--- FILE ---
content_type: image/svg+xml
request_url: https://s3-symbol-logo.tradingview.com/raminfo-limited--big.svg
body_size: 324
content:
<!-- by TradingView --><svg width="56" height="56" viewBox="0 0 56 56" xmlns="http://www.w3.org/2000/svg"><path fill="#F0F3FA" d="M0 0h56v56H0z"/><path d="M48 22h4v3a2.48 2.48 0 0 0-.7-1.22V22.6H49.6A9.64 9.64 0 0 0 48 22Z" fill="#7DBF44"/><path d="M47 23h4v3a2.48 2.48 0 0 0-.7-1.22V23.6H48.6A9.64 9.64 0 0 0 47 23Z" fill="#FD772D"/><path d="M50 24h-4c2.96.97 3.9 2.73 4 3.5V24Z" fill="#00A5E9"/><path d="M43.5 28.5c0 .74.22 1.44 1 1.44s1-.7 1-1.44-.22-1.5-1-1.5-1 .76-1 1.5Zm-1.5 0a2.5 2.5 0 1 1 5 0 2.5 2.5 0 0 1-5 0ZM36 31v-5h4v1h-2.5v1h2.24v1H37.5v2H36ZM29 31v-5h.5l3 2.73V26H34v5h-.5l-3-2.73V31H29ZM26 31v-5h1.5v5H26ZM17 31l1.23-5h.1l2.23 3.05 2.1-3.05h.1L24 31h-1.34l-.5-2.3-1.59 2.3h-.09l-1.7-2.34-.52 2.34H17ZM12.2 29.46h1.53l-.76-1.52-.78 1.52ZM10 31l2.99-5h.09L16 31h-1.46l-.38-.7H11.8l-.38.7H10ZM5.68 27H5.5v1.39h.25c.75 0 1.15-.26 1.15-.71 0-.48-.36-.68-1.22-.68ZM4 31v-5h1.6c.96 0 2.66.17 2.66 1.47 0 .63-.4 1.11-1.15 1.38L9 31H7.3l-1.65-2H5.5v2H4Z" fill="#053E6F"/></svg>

────────────────────

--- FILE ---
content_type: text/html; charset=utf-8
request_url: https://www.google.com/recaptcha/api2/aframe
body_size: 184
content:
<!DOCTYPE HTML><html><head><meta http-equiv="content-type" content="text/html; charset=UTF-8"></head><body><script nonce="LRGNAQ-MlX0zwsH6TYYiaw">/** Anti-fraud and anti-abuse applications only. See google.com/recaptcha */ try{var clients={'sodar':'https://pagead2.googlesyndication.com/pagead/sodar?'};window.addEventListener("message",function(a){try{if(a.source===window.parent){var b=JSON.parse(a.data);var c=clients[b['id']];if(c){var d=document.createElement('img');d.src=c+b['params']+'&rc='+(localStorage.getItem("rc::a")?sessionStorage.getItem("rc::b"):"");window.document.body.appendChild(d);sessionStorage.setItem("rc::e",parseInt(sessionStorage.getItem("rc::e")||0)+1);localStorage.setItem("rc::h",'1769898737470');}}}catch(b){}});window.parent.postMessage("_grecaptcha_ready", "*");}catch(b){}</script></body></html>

────────────────────

Working from the material above, retype exactly the lines from the one with "body_size: 324" through the one with "<!-- by TradingView", both included, and only those lines.

**Expected answer**
body_size: 324
content:
<!-- by TradingView --><svg width="56" height="56" viewBox="0 0 56 56" xmlns="http://www.w3.org/2000/svg"><path fill="#F0F3FA" d="M0 0h56v56H0z"/><path d="M48 22h4v3a2.48 2.48 0 0 0-.7-1.22V22.6H49.6A9.64 9.64 0 0 0 48 22Z" fill="#7DBF44"/><path d="M47 23h4v3a2.48 2.48 0 0 0-.7-1.22V23.6H48.6A9.64 9.64 0 0 0 47 23Z" fill="#FD772D"/><path d="M50 24h-4c2.96.97 3.9 2.73 4 3.5V24Z" fill="#00A5E9"/><path d="M43.5 28.5c0 .74.22 1.44 1 1.44s1-.7 1-1.44-.22-1.5-1-1.5-1 .76-1 1.5Zm-1.5 0a2.5 2.5 0 1 1 5 0 2.5 2.5 0 0 1-5 0ZM36 31v-5h4v1h-2.5v1h2.24v1H37.5v2H36ZM29 31v-5h.5l3 2.73V26H34v5h-.5l-3-2.73V31H29ZM26 31v-5h1.5v5H26ZM17 31l1.23-5h.1l2.23 3.05 2.1-3.05h.1L24 31h-1.34l-.5-2.3-1.59 2.3h-.09l-1.7-2.34-.52 2.34H17ZM12.2 29.46h1.53l-.76-1.52-.78 1.52ZM10 31l2.99-5h.09L16 31h-1.46l-.38-.7H11.8l-.38.7H10ZM5.68 27H5.5v1.39h.25c.75 0 1.15-.26 1.15-.71 0-.48-.36-.68-1.22-.68ZM4 31v-5h1.6c.96 0 2.66.17 2.66 1.47 0 .63-.4 1.11-1.15 1.38L9 31H7.3l-1.65-2H5.5v2H4Z" fill="#053E6F"/></svg>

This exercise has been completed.